» **Page text**:
The third disc in the volume starts off with the Op 49 sonatas.  Both are a bit more firm and assertive than average, yet Houstoun doesn't crush the works, and he backs off a bit in the outer sections of the second movement of the second sonata.  Op 7 follows.  Here, Houstoun plays with a nice forward drive, though nothing too hasty, and he peppers his playing with near bone-crunching fortissimo chords on more than a few occasions.  The Largo ends up sounding much the same, only slower.  Houstoun keeps up the assertive playing in the Allegro, with a middle section that fairly growls.  The Rondo is pretty leisurely much of the time, and flows nicely enough in much of the outer sections, but even in those sections Houstoun plays with some real oomph, and the middle section he breathes musical fire.  The recording is certainly long on excitement, but a bit short on subtlety.  The Pathétique ends the first trio of discs.  Houstoun starts the somewhat quick and tense Grave with a weighty and dark opening chord before adding a bit more bite to some of the playing.  The Allegro di molto e con brio is a no foolin' around, high speed, high voltage affair, with heavy, repeated left hand accents and rubato used to rush things along a bit more, and the loudest ffff near the end is deliciously ear-splitting.  Houstoun plays the Adagio cantabile in more restrained fashion, naturally enough, and even plays with a nice cantabile style, but even in this movement he adds dashes of strength and tension.  The concluding Rondo is fast, potent, with not a little cutting right hand playing.  This is another excitement over subtlety interpretation, but it works quite well here, thank you.

» **Region annotation entry rows**:
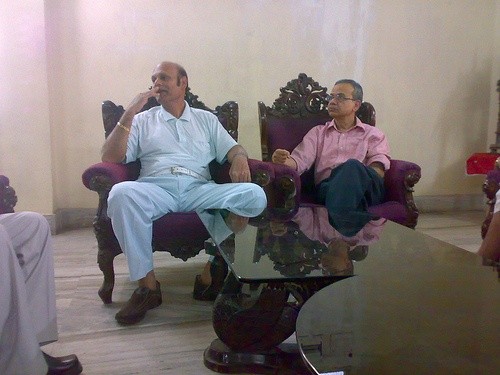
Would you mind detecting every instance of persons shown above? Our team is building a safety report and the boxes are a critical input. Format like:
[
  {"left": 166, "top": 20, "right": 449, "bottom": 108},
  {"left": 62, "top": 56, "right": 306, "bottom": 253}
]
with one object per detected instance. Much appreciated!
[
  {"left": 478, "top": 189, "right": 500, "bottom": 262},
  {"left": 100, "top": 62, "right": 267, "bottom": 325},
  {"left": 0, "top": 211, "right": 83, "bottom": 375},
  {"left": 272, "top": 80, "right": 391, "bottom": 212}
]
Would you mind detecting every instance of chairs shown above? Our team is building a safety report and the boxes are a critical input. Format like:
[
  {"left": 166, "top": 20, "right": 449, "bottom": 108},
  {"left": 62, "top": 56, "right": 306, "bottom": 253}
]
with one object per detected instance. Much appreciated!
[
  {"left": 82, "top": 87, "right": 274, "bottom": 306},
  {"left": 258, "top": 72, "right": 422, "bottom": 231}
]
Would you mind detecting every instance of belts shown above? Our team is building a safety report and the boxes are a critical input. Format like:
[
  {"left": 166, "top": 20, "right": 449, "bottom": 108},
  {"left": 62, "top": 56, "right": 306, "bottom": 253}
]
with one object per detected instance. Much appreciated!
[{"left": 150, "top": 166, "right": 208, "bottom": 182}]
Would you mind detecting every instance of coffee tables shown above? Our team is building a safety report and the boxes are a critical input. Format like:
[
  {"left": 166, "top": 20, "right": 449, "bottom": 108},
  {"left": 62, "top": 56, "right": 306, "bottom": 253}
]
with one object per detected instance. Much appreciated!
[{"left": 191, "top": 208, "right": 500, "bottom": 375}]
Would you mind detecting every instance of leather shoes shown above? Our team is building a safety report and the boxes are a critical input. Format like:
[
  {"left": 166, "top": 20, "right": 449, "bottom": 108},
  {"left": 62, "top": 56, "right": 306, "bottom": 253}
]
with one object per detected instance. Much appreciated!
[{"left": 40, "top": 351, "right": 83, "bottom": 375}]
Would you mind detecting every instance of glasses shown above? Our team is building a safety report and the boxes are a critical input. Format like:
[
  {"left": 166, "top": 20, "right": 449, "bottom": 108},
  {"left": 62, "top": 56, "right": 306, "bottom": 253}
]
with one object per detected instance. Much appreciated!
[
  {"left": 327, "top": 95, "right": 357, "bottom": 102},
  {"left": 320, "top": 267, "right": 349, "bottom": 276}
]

* * *

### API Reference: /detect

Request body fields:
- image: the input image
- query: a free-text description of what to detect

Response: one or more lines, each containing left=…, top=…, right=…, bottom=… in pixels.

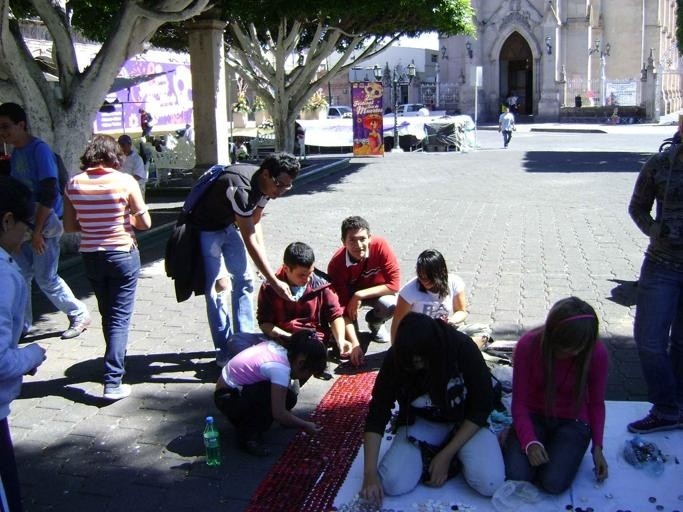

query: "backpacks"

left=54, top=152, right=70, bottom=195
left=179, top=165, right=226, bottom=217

...

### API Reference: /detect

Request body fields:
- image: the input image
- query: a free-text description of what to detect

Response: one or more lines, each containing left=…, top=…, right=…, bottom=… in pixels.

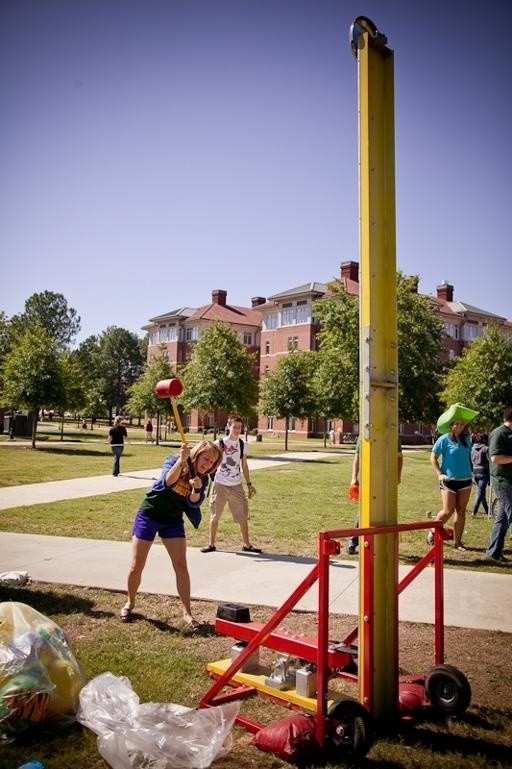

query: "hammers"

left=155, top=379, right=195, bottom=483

» **Complete the following**:
a – Pull out each line in the rows that contains the string "every".
b – Write the next part of the review of Houstoun's sonata recordings, picking up after its final sentence.
The review and the rows have nothing to do with each other.

» **Expected results**:
a –
Would you mind detecting every instance of persons shown above? Our team is building a safety report and the boxes are a critical input. Format like:
Would you mind detecting every instance of chairs shown above? Our team is building a safety report and the boxes are a critical input. Format like:
Would you mind detecting every instance of belts shown above? Our team is building a safety report and the boxes are a critical input. Format like:
Would you mind detecting every instance of coffee tables shown above? Our team is building a safety report and the boxes are a critical input. Format like:
Would you mind detecting every instance of leather shoes shown above? Our team is building a safety report and the boxes are a critical input. Format like:
Would you mind detecting every instance of glasses shown above? Our team is building a safety report and the boxes are a critical input. Format like:

b –
The fourth disc contains three youthful ditties starting with the Op 14 sonatas.  The Op 14 sonata is light in demeanor but beefy in delivery, with some industrial strength left-hand arpeggios in the first movement and some effective and contained rubato in the final movement, while the slow movement is serious and formal.  It's not great, but's it's very proper and entertaining.  The second Op 14 sonata starts with an Allegro that adds a bit of lyricism to Houstoun's speedy, powerful playing, moves to a second movement Andante theme and variations characterized by steady rhythm and some poke-in-the-ribs sforzandi, and concludes with a super-zippy Scherzo.  The Op 22 sonata starts with an Allegro con brio displaying constant forward motion, clean articulation, lots of oomph, and even more energy.  Houstoun backs off in the Adagio.  He keeps it tense, and he plays a few passages with power, but it is mostly lyrical and serious.  The middle section adds a bit of subdued drama to the mix.  The Menuetto is plucky in the outer sections while the middle is predictably fiery.  The Rondo has plenty of energy, but Houstoun also puts his stamp on it with some personal rubato and some nearly gooey legato for a few phrases.  They're little details, and they work nicely.  And, quite expectedly, he plays the middle section with intensity and extra-speedy playing.  It's a splendid version of the early sonata presented in an unabashedly extroverted manner.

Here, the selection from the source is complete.